What the letter urged the public to do is to make the individual choice to get vaccinated, which officials said can protect the people around them and help keep children out of quarantine.
"We are just as fatigued and ready for a new normal as you are," the letter stated. "As the health experts, we are urging (you) to help us get there and keep everyone in the community -- especially our kids -- safe and healthy. Get tested, especially after travel; wear a mask in public; avoid large gatherings; limit time with those outside of your household; wash hands often and well; get vaccinated as soon as possible."
The letter also said that pediatric depression rates are rising, while well-child visits and childhood vaccination rates are on the decline.
"Positively, vaccines prove to be more than 99% effective in preventing illness, hospitalizations, and deaths in Michigan," the letter stated. "That said, we are in a race against aggressive variants that increase the risk of hospitalizations for both adults and children. We want to protect everyone, including kids, as they are not immune to COVID-19 and its long-term complications."
WHAT'S THE IMPACT
The broader goal for the U.S. is to achieve herd immunity, by which a critical mass of the population becomes inoculated against the virus, thereby slowing its spread and containing it. To that end, the Biden administration unveiled a new goal this week: getting 70% of adults at least one vaccine dose, and 160 million Americans fully vaccinated, by July 4.

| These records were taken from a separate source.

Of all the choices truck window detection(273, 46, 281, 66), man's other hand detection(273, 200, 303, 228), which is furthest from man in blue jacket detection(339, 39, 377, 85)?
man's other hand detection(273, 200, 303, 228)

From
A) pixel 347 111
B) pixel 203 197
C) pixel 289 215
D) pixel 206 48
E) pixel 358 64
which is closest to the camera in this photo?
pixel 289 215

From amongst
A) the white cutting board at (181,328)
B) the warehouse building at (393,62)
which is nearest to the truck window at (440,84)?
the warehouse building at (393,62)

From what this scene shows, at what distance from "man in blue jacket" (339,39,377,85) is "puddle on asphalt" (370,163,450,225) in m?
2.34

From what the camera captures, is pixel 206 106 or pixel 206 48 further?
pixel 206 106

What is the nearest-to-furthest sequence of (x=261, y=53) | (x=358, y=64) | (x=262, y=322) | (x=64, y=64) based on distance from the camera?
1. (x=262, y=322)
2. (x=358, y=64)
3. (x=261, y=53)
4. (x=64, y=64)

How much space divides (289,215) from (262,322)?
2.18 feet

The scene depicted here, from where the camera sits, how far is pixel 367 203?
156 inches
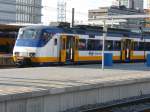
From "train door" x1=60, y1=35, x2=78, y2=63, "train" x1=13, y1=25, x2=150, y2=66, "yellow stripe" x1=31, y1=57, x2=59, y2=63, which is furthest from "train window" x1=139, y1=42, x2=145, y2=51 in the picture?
"yellow stripe" x1=31, y1=57, x2=59, y2=63

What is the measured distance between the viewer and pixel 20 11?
112 m

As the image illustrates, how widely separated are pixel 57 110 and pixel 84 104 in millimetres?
1656

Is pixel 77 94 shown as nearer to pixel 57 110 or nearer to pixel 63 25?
pixel 57 110

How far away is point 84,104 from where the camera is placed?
15906mm

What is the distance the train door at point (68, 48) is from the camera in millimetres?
28578

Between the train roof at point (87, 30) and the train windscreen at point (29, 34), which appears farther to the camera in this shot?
the train roof at point (87, 30)

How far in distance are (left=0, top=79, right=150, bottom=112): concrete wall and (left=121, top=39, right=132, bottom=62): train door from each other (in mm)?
15728

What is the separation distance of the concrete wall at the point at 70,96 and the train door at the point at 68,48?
379 inches

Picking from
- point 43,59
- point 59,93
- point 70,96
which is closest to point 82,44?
point 43,59

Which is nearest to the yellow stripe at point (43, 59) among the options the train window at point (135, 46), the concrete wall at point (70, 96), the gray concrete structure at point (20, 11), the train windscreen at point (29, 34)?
the train windscreen at point (29, 34)

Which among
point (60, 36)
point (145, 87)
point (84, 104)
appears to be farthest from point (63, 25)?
point (84, 104)

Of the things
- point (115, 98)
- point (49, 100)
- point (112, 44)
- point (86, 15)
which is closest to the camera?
point (49, 100)

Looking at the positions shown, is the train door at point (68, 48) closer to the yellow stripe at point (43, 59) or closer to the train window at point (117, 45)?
the yellow stripe at point (43, 59)

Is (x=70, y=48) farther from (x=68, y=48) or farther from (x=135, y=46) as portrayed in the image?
(x=135, y=46)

The plan is to shift the focus to accessibility, with same-day and walk-in vaccinations becoming the norm as opposed to scrambling and fighting for coveted appointment slots. The U.S. will also redirect resources from the Federal Emergency Management Agency to establish more mobile and pop-up vaccination clinics, and will ship new allocations of the vaccine to rural health clinics.

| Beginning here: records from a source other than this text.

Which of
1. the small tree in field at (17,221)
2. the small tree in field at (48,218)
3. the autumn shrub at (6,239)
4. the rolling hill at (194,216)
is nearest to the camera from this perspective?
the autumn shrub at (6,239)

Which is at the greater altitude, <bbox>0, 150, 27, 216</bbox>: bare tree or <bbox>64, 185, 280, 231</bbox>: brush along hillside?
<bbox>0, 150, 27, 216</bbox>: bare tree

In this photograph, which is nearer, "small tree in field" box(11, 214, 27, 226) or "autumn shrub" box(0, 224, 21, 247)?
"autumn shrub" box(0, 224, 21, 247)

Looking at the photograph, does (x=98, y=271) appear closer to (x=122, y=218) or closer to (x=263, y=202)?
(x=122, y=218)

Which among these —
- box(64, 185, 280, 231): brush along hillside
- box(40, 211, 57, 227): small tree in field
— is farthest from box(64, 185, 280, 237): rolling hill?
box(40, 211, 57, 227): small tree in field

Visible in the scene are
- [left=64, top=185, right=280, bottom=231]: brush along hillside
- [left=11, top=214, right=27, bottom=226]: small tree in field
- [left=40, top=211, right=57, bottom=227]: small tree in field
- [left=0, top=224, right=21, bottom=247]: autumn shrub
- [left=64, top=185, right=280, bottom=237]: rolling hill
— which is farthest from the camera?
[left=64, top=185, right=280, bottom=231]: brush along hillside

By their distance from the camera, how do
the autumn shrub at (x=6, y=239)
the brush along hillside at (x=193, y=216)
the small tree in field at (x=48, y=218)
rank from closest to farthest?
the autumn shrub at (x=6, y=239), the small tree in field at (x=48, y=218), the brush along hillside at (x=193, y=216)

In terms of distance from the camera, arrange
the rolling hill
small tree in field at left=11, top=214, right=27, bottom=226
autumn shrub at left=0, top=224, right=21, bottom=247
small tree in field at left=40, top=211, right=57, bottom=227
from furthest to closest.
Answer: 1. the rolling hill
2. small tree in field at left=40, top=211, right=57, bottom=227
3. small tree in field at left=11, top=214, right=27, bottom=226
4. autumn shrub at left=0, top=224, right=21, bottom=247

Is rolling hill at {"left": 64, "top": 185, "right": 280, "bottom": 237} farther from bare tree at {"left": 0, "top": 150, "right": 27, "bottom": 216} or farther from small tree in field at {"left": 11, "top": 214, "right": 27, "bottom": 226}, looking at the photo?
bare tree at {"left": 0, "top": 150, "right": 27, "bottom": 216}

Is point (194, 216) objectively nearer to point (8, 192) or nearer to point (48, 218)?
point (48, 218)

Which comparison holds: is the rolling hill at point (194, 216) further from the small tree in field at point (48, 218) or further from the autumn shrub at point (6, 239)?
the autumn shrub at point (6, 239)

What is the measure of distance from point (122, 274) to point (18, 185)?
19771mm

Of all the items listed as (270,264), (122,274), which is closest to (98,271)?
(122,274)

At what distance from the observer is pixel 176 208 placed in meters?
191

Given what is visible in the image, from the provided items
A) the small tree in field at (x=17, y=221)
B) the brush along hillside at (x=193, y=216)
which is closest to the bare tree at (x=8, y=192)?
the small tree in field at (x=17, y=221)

Part of the plan will be a push to begin vaccinating the nation's adolescents as soon as a vaccine gets authorization for that age group from the Food and Drug Administration and is recommended by the Centers for Disease Control and Prevention. That particular effort is intended to ensure adolescents are vaccinated by the beginning of the school year in the fall, and will entail more vaccines being available in more places, with a focus on pediatricians and family physicians.
THE LARGER TREND
Aso this week, the Biden Administration said it will support the waiver of intellectual property protections for COVID-19 vaccines, allowing developing nations to produce vaccines created by pharmaceutical companies in an effort to further limit the spread of the coronavirus.

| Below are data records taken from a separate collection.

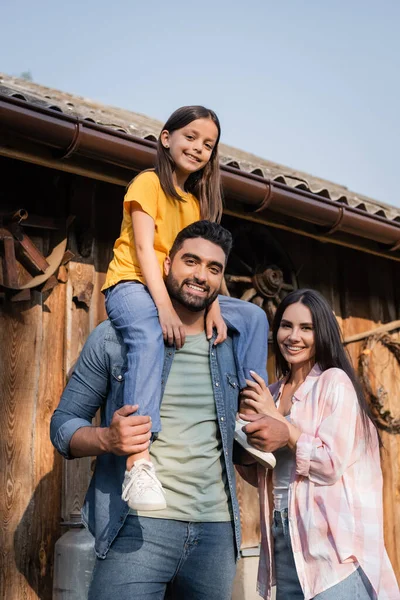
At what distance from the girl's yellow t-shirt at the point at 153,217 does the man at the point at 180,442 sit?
131 mm

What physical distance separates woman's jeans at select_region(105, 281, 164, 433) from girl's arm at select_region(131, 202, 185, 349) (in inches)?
1.2

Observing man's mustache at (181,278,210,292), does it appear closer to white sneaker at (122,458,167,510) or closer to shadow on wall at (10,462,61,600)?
white sneaker at (122,458,167,510)

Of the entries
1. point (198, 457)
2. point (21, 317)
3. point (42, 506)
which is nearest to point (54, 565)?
point (42, 506)

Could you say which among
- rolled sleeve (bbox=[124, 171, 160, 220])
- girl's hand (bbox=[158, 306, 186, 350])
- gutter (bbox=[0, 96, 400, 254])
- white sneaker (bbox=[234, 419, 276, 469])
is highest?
gutter (bbox=[0, 96, 400, 254])

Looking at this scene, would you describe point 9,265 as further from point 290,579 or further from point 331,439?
point 290,579

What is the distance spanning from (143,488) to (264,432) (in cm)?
57

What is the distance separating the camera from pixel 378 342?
6.88 meters

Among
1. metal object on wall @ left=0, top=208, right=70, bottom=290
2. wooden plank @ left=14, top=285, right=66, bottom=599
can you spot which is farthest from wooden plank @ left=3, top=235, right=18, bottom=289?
wooden plank @ left=14, top=285, right=66, bottom=599

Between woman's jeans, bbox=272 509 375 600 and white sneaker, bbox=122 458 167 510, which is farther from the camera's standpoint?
woman's jeans, bbox=272 509 375 600

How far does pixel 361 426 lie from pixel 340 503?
35cm

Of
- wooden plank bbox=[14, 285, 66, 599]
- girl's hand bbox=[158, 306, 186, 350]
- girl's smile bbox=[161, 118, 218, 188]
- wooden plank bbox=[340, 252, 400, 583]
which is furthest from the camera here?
wooden plank bbox=[340, 252, 400, 583]

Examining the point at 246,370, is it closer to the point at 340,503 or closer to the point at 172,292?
the point at 172,292

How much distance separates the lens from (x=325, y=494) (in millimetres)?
3092

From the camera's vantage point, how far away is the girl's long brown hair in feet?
10.5
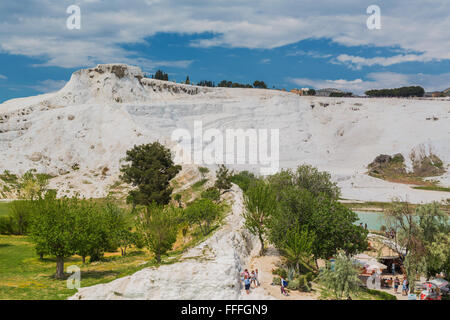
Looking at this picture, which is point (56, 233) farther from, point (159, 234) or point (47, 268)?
point (159, 234)

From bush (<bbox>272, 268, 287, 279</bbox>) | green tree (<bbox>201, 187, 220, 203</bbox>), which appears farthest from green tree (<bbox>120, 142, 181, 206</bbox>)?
bush (<bbox>272, 268, 287, 279</bbox>)

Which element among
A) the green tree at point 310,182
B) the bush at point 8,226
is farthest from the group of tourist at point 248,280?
the bush at point 8,226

The policy would effectively suspend the IP rights of vaccine manufacturers, thereby enabling companies in developing countries to manufacture their own versions of COVID-19 vaccines, which activists have said could expedite global vaccine production. The move received pushback from the pharmaceutical industry, though, with Pharmaceutical Research and Manufacturers of America president and CEO Stephen J. Ubl saying it would undermine the global response to the pandemic and compromise safety.
According to data from the Centers for Disease Control and Prevention, the current seven-day moving average of daily new cases (52,528) decreased 16.2% compared with the previous seven-day moving average (62,653). Compared with the highest peak on January 8 (249,669), the current seven-day average decreased 79.0%.
A total of 32,031,068 COVID-19 cases have been reported as of April 28.